We then fast-forward to Holy Week and the season of Easter as, again, we say that "for us," Jesus was crucified, suffered death, was buried and rose again on the third day, just as the Scriptures had foretold.

All this really took place and it happened for our salvation: Jesus is indeed our Lord and our Savior. We celebrate this fact every time we say the creed and when we celebrate Mass together. (As the evangelization process underway in the Albany Diocese notes, our God is indeed an "Amazing God!")

Finally, we look to the future, to the second coming of Jesus Christ at the end of time - something we shall soon be thinking about as we begin the season of Advent.

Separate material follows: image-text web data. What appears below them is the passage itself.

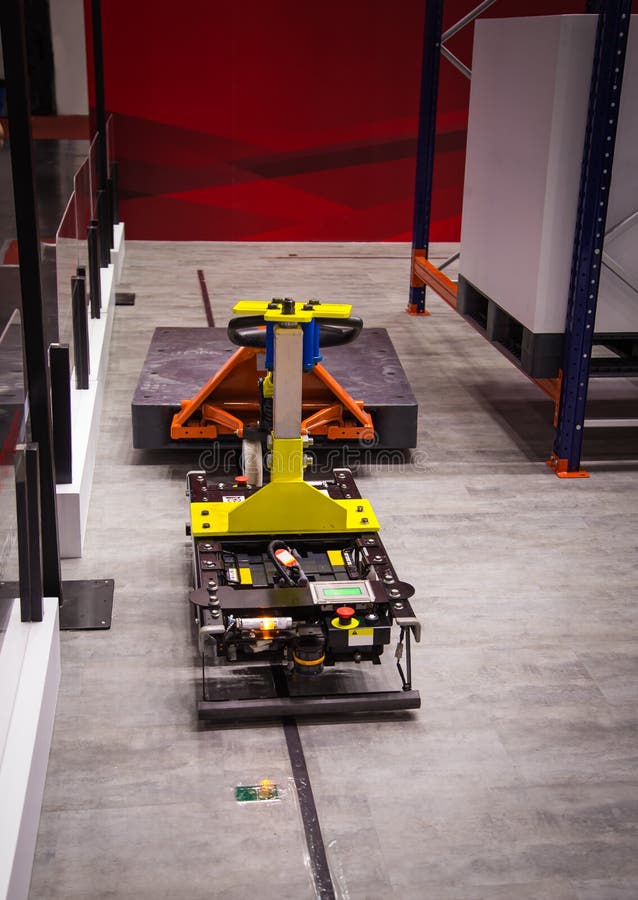 An application scenario or product detail of forked agv - Image 3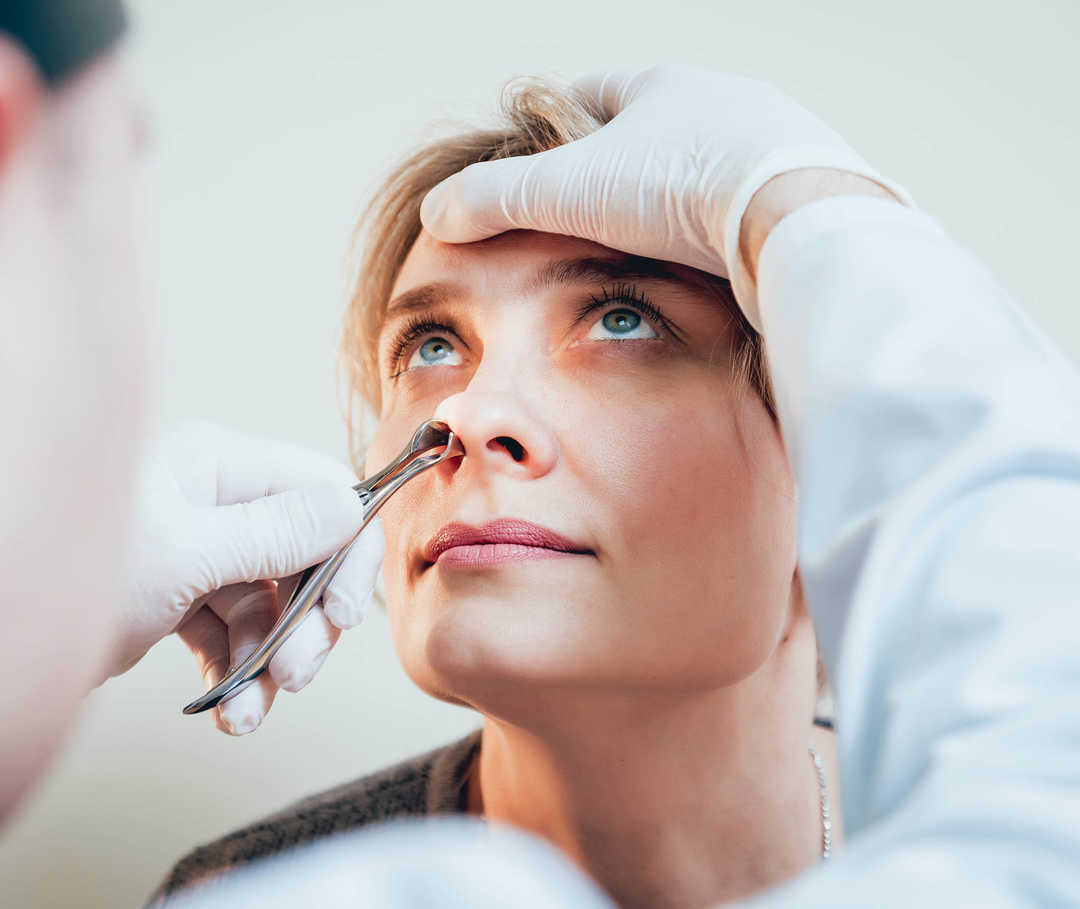 Nasenpolypen: Ein Patientin bei der Untersuchung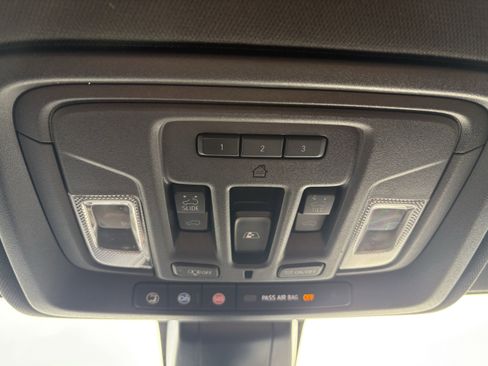 Used 2022 Chevrolet Silverado 2500 High Country w/ Technology Package image 24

Jesus will come again in glory both to judge and to establish the fullness of the Kingdom that will last forever.

In fact, each time we pray the Our Father, we also express this hope ("thy Kingdom come"). It is certainly a hope for the future, but it is also a call for action now as we strive to be cooperators in the building of that Kingdom here and now.

Even if the Kingdom will only be complete in the future, it is already present, here and now. Every time we say the creed, we are reminded of our present and urgent call to build God's Kingdom - especially in the service of our sisters and brothers.

The creed is a very dense and compact summary of our faith in who Jesus Christ is - truly God, yet truly human - and in what He has done for each one of us. Above all, our faith is not just something in the head to be learned or studied; faith is also something to be lived and celebrated.

We can answer Jesus' call to be His disciples, His friends - to follow Him, our Lord and our Saviour - and to bring others this same good news.

(Father Barratt is pastor of Annunciation parish in Ilion and Our Lady Queen of Apostles in Frankfort. He holds a doctorate in theology and was a professor at St. John's Seminary in England before coming to the U.S. in 2004.)